Redshift Serverless Data Warehouse:
We provisioned a Redshift Serverless namespace with 128 RPU base capacity. The Zero-ETL integration creates staging tables automatically:
sap_inventory.material_master
sap_inventory.stock_by_location
sap_inventory.plant_data
We then created aggregated views for common queries:
- inventory_summary_by_plant
- low_stock_alerts (items below reorder point)
- inventory_aging_analysis
Redshift Serverless auto-scales to 512 RPU during morning report generation (8-10 AM), then scales down. This elasticity saves 60% vs. provisioned clusters.

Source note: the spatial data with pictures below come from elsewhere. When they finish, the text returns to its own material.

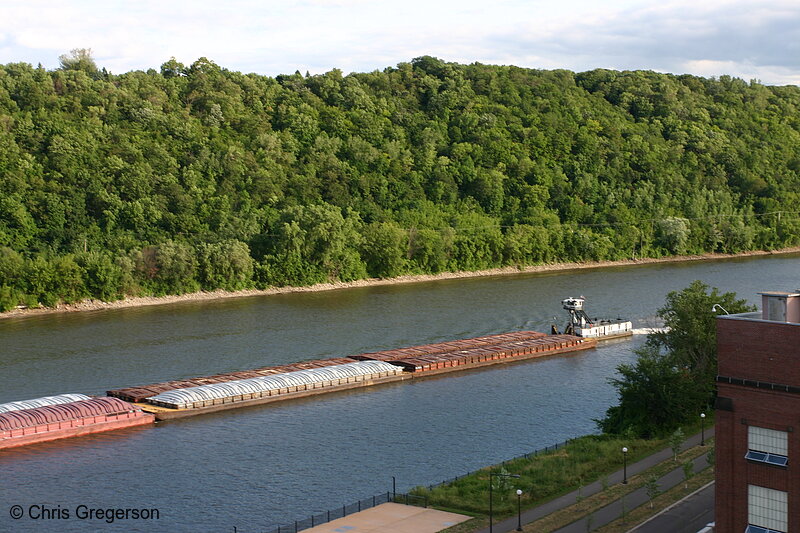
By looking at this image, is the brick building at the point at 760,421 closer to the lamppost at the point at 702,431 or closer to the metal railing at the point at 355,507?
the metal railing at the point at 355,507

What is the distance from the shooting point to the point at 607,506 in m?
43.6

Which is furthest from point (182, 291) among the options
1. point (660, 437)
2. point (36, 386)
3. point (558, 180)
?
point (558, 180)

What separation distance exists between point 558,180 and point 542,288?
204 feet

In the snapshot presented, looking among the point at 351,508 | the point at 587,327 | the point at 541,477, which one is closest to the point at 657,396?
the point at 541,477

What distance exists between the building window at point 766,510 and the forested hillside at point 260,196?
95950mm

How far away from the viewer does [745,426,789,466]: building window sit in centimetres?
3259

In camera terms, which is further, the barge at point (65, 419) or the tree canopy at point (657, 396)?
the barge at point (65, 419)

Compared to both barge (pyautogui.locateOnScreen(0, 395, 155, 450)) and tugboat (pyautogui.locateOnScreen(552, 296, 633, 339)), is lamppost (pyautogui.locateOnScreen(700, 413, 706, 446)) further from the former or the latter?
tugboat (pyautogui.locateOnScreen(552, 296, 633, 339))

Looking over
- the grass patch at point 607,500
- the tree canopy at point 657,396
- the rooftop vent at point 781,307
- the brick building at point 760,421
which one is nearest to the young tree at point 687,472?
the grass patch at point 607,500

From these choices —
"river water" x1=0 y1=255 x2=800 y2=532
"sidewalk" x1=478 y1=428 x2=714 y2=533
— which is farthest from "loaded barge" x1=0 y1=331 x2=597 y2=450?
"sidewalk" x1=478 y1=428 x2=714 y2=533

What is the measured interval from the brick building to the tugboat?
67143 millimetres

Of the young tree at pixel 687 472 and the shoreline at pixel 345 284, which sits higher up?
the shoreline at pixel 345 284

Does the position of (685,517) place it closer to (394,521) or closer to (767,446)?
(767,446)

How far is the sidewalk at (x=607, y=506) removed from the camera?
4153cm
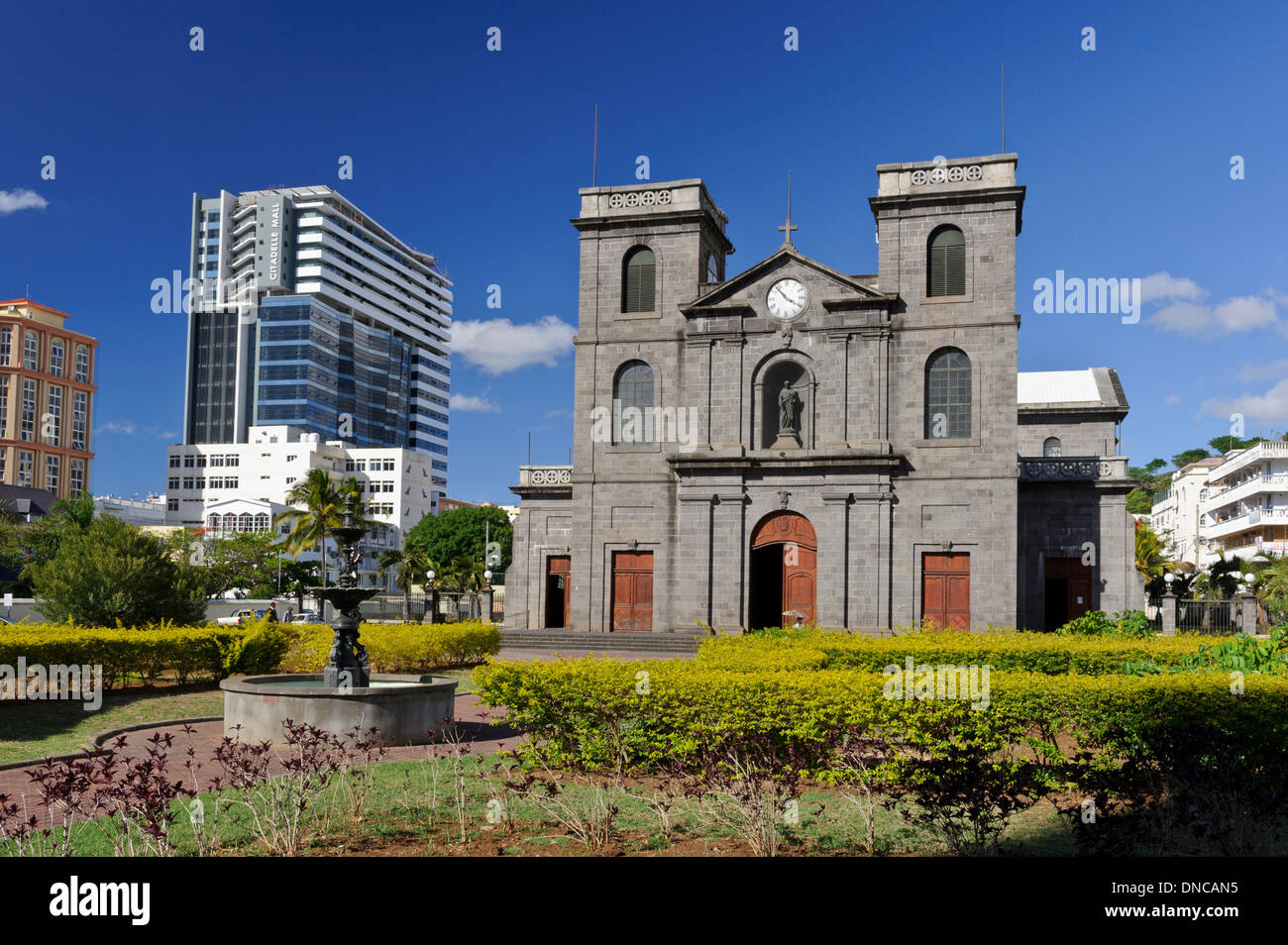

Bedrock Knowledge Base Indexing:
This was the most innovative part. We use Bedrock Knowledge Base with OpenSearch Serverless as the vector store:
- Created Lambda function triggered by Redshift data API whenever aggregate views update
- Lambda extracts inventory summaries and generates embeddings using Bedrock Titan
- Embeddings stored in OpenSearch with metadata (SKU, location, quantity, status)
- Business users query via natural language: “Show me critical stock items in Texas warehouses”
- Bedrock translates to semantic search, retrieves relevant vectors, then generates SQL for Redshift
The Knowledge Base doesn’t query Redshift directly - it uses embeddings for semantic matching, then generates precise SQL based on matched context.
IAM Least Privilege Configuration:
We implemented strict role separation:
GlueServiceRole: Read access to SAP OData, Write to Redshift staging
RedshiftServiceRole: Read from S3 (for Glue), Write to data warehouse
LambdaExecutionRole: Query Redshift data API, Invoke Bedrock, Write to OpenSearch
BusinessUserRole: Query Redshift views only (no raw table access)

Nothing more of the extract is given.